Transperineal Approach
The transperineal approach for rectocele repair stems from the interest to avoid the complications from the other two techniques. By focusing on the failed rectovaginal septum itself, this approach attempts to avoid vaginal tightness and dyspareunia arising from the transvaginal approach or sphincter impairment and incontinence from the transanal approach [73]. The perineal entry allows direct access to the typically widened levator ani muscles, facilitating suture plication of the perineal tissue and rectal submucosa. A transperineal (anterior) levatorplasty, can also be added performed to buttress the rectovaginal septum simultaneously symptoms of dysfunctional defecation. On review of Medline Search, there was a scarcity of papers note in comparison to the other two techniques, One can only assume it is not as commonly performed as the other two approaches already discussed.
A 1998 prospective study of 35 women with rectocele with symptoms of outlet obstruction who underwent transperineal levatorplasty reported a 74% improvement in postoperative defecation, without need for digital maneuvers. Of the 20 women who reported pre-operative incontinence, 75% experienced an improvement in continence [73]. Lamah’s mean 3.2 year follow-up by patient questionnaire after transperineal levatorplasty for rectocele noted 88% had improvement in defecation without the need for digitation, with 74% reporting excellent/good satisfaction [74].
A small study of 15 women who had transperineal rectocele repair at St Mark’s Hospital with 27 months mean follow-up noted that both transanal and transperineal rectocele repair demonstrated a reduction in rectocele size, improvement in sensation of emptying, and less need for digitation. The transperineal repair, however, showed greater overall improvement overall in symptoms. Interestingly, the size of remaining rectocele, if any, did not correlate with symptom improvement in either group [75].

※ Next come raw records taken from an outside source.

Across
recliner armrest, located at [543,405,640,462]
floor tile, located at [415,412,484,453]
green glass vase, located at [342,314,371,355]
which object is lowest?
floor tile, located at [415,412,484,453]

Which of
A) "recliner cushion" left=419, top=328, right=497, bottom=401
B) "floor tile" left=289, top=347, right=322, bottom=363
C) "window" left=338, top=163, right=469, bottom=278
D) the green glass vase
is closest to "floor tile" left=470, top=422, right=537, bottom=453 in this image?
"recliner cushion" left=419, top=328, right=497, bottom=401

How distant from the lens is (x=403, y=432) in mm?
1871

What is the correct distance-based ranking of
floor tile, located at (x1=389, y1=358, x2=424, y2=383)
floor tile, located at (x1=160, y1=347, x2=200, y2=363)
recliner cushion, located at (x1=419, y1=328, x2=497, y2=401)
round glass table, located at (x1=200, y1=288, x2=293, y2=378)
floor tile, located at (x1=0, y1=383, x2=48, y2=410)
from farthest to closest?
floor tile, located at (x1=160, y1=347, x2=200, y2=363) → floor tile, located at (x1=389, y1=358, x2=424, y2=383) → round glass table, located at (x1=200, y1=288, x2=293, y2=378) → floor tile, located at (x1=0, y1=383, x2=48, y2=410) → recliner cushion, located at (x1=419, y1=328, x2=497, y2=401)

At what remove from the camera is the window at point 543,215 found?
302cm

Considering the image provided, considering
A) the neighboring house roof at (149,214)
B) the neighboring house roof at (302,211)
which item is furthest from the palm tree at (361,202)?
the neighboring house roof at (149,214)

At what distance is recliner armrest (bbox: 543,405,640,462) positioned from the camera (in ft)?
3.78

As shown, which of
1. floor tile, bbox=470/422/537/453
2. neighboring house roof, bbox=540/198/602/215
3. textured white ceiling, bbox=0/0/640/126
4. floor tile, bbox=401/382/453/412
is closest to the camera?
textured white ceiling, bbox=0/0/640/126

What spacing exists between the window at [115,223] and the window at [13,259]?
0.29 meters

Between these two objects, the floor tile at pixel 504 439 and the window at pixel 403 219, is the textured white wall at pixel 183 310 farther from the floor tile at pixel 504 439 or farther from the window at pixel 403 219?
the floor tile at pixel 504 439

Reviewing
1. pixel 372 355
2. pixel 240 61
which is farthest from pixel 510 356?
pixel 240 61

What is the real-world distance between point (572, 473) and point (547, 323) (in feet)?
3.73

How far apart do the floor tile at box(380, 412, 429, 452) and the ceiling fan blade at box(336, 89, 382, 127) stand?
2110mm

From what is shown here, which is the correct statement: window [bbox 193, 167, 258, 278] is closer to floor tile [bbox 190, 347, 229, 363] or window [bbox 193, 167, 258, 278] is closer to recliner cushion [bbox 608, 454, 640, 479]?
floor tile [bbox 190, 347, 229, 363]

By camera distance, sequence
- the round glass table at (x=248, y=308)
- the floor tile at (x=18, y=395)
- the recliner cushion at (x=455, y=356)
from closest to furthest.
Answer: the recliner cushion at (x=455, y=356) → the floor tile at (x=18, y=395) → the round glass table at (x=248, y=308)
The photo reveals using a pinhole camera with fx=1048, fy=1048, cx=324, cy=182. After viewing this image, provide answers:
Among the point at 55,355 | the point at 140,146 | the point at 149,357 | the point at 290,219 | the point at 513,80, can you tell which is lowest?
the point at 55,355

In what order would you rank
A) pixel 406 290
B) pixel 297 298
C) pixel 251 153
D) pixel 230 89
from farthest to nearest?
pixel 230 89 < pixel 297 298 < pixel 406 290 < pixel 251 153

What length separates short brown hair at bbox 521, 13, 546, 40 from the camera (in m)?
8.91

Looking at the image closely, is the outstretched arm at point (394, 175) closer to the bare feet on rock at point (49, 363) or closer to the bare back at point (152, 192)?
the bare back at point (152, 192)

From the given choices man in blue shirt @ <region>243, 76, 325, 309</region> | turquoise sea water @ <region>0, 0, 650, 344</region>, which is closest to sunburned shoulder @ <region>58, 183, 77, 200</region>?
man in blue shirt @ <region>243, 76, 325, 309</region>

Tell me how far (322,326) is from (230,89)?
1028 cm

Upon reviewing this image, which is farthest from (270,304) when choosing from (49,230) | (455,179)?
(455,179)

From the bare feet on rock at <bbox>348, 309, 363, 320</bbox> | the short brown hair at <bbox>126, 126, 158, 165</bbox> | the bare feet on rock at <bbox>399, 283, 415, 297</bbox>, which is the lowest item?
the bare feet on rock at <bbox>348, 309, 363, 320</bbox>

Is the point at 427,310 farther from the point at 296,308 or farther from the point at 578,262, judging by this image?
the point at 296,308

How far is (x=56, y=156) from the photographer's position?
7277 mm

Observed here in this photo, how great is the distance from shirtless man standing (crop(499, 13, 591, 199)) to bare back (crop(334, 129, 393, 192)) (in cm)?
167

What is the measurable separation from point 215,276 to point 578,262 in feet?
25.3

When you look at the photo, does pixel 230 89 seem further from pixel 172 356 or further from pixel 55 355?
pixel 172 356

Because of concern for dyspareunia with the use of levatorplasty, a randomized control trial comparing transanal repair to transperineal repair with and without levatorplasty was conducted [76]. On 6-month follow-up, while a significant improvement in constipation was reported in both transperineal groups, it was greater within the transanal group. The transperineal levatorplasty group, however, had the best improvement with less need for digitation, better sensation of complete evacuation, without reporting major complications like hemorrhage, infection or perforation/fistulization. No significant improvement in sexual function was reported in any of the three groups, but the addition of levatorplasty to the transperineal approach was associated with 13% worsening dyspareunia, leading to their recommendation to avoid levatorplasty in sexually active women with rectocele [76].